PROBLEM DETAILS: Write out the items below as a numbered list, leaving out the pictures and omitting any blank lines.

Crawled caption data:
────────────────────

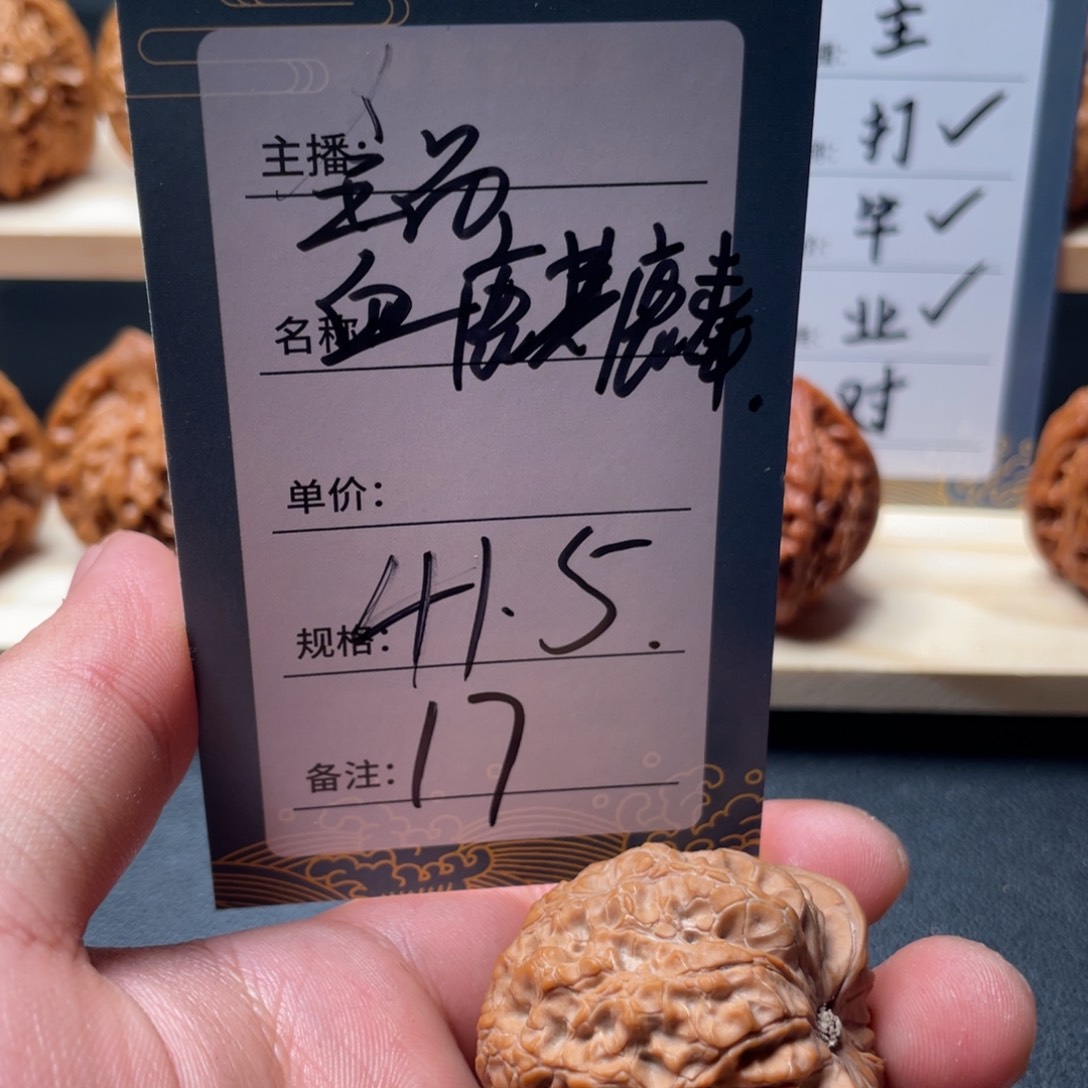 文玩核桃吊坠乐**?一七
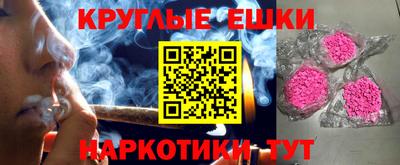 кокаин VHQ Бугуруслан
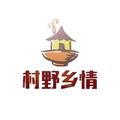 村野乡情 头像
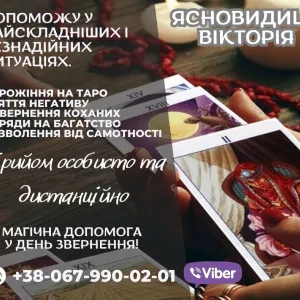 Ритуали на заміжжя. Ворожіння.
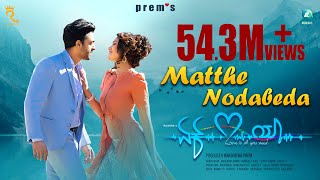 MATTHE NODABEDA  Video Song EK LOVE YA RaanaReeshmaRachitha RamPrems Rakshitha Arjun Janya [upl. by Bulley]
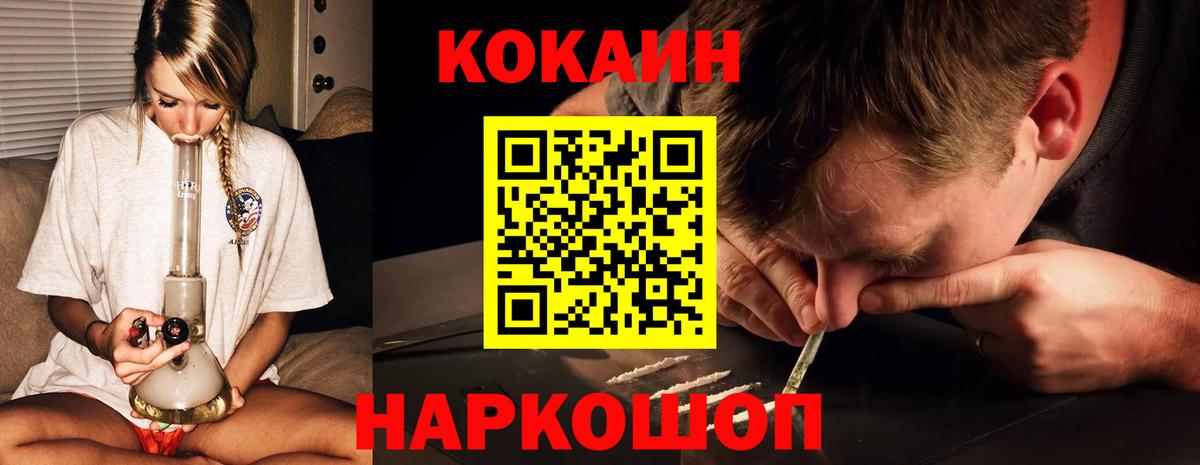 Сафоново  Cocaine 99%  Cocaine Columbia  где купить наркотик  Вход с VPN 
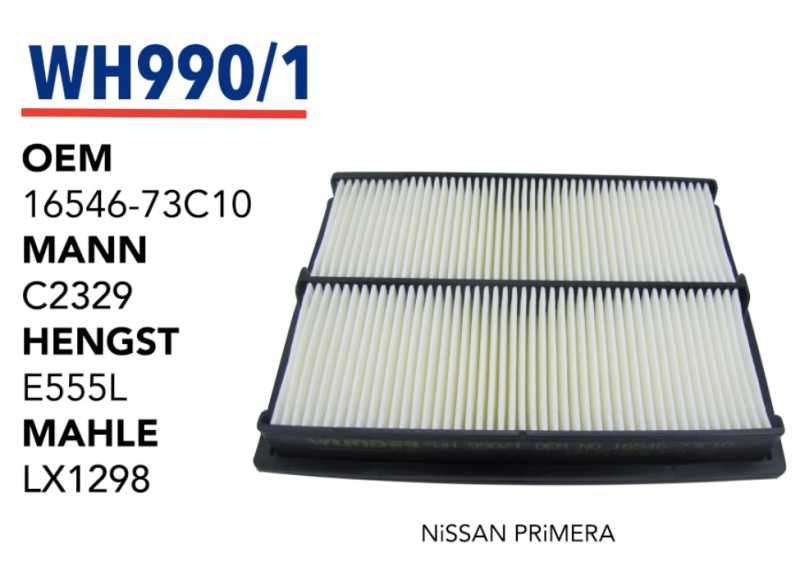 NiSSAN PRiMERA [WH990/1]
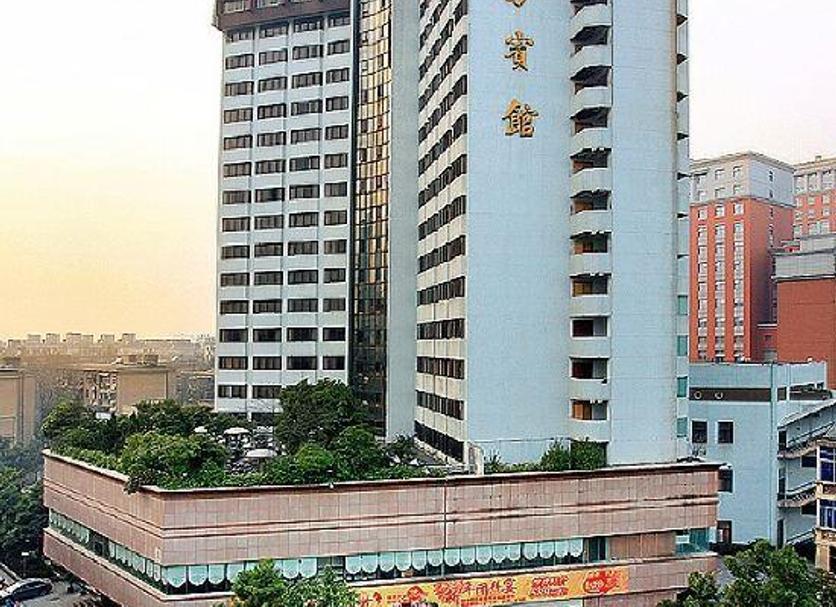 Edificio Foto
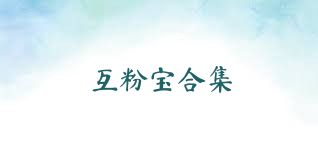 互粉宝合集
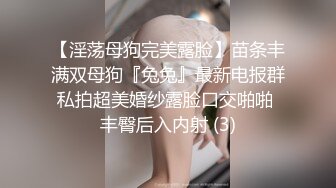 超高颜值极品粉嫩美穴小姐姐，特写美足自摸，难得和炮友双人秀，灵活小舌头舔屌，翘起屁股特写磨蹭肥穴，就是不插进去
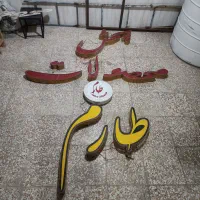 تعدادی لوازم مغازه|فروشگاه و مغازه|رباطکریم, رباطکریم|دیوار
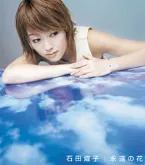 Pochette 永遠の花 / 名も知れぬ花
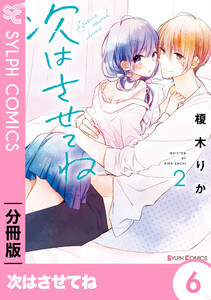 次はさせてね【分冊版】6 電子書籍版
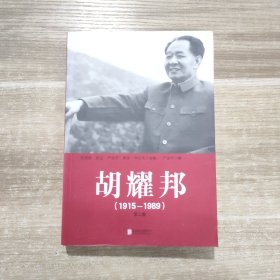 胡耀邦(1915-1989)第二卷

────────────────────

OUTPUT OF THE TASK:
1.  文玩核桃吊坠乐**?一七
2.  кокаин VHQ Бугуруслан
3.  村野乡情 头像
4.  Ритуали на заміжжя. Ворожіння.
5.  MATTHE NODABEDA  Video Song EK LOVE YA RaanaReeshmaRachitha RamPrems Rakshitha Arjun Janya [upl. by Bulley]
6.  Сафоново  Cocaine 99%  Cocaine Columbia  где купить наркотик  Вход с VPN 
7.  NiSSAN PRiMERA [WH990/1]
8.  Edificio Foto
9.  互粉宝合集
10.  超高颜值极品粉嫩美穴小姐姐，特写美足自摸，难得和炮友双人秀，灵活小舌头舔屌，翘起屁股特写磨蹭肥穴，就是不插进去
11.  تعدادی لوازم مغازه|فروشگاه و مغازه|رباطکریم, رباطکریم|دیوار
12.  Pochette 永遠の花 / 名も知れぬ花
13.  次はさせてね【分冊版】6 電子書籍版
14.  胡耀邦(1915-1989)第二卷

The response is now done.